What is Quantum Computing and How is it Useful in Artificial Intelligence?

What is Quantum Computing and How is it Useful in Artificial Intelligence?


After decades of a heavy slog with no promise of success, quantum computing is suddenly buzzing! Nearly two years ago, IBM made a quantum computer available to the world. The 5-quantum-bit (qubit) resource they now call the IBM Q experience. It was more like a toy for researchers than a way of getting any serious number crunching done. But 70,000 users worldwide have registered for it, and the qubit count in this resource has now quadrupled. With so many promises by quantum computing and data science being at the helm currently, are there any offerings by quantum computing for the AI? Let us explore that in this blog!


What is Quantum Computing?

A traditional computer works on bits of data that are binary, or Boolean, with only two possible values: 0 or 1. In contrast, a quantum bit has possible values of 1, 0 or a superposition of 1 and 0. According to scientists, qubits are more like physical atoms and molecular structures. However, many find it helpful to theorize a qubit as a binary data unit with superposition.

The use of qubits makes the practical quantum computer model quite difficult. Traditional hardware requires altering to read and use these unknown values. Another idea, known as entanglement, uses quantum theory to suggest that accurate values cannot be obtained in the ways that traditional computers read binary bits. It also has been suggested that a quantum computer is based on a non-deterministic model, where the computer has more than one possible outcome for any given case or situation. Each of these ideas provides a foundation for the theory of actual quantum computing, which is still problematic in today’s tech world.


Use of Quantum Computing

Let us look at some of the use cases of the quantum computing below. This will help you understand the scale of the application of quantum computing currently.

Use cases can be: 

1. Cryptography

The most common area people associate quantum computing with is advanced cryptography. The ordinary computers we use today make it infeasible to break the encryption that uses very large prime number factorization (300+ integers).
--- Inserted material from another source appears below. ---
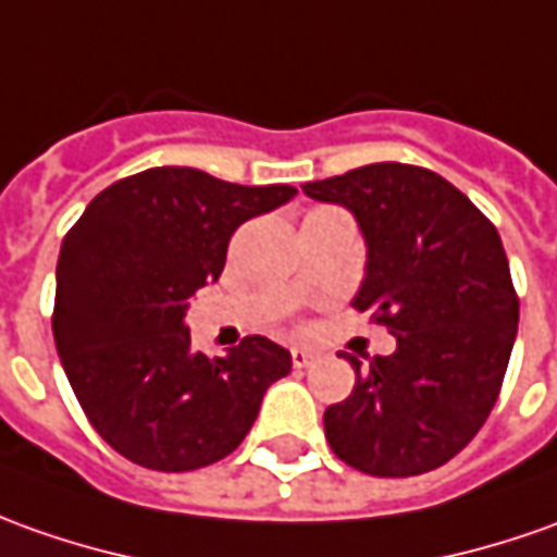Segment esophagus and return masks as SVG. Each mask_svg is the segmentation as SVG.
I'll return each instance as SVG.
<instances>
[{"label":"esophagus","instance_id":"obj_1","mask_svg":"<svg viewBox=\"0 0 557 557\" xmlns=\"http://www.w3.org/2000/svg\"><path fill=\"white\" fill-rule=\"evenodd\" d=\"M313 359H317V354H313V350H308V347H293V366H295V369H308Z\"/></svg>","mask_w":557,"mask_h":557}]
</instances>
With quantum computers, this decryption could become trivial, leading to much stronger protection of our digital lives and assets. Of course, we’ll also be able to break traditional encryption much faster.

2. Aviation

Quantum technology could enable much more complex computer modelling like aeronautical scenarios. Aiding in the routing and scheduling of aircraft has enormous commercial benefits for time and costs. Large companies like Airbus and Lockheed Martin are actively researching and investing in the space to take advantage of the computing power and the optimization potential of the technology.

3. Data Analytics

Quantum mechanics and quantum computing can help solve problems on a huge scale. A field of study called topological analysis where geometric shapes behave in specific ways describes computations that are simply impossible with today’s conventional computers due to the data set used.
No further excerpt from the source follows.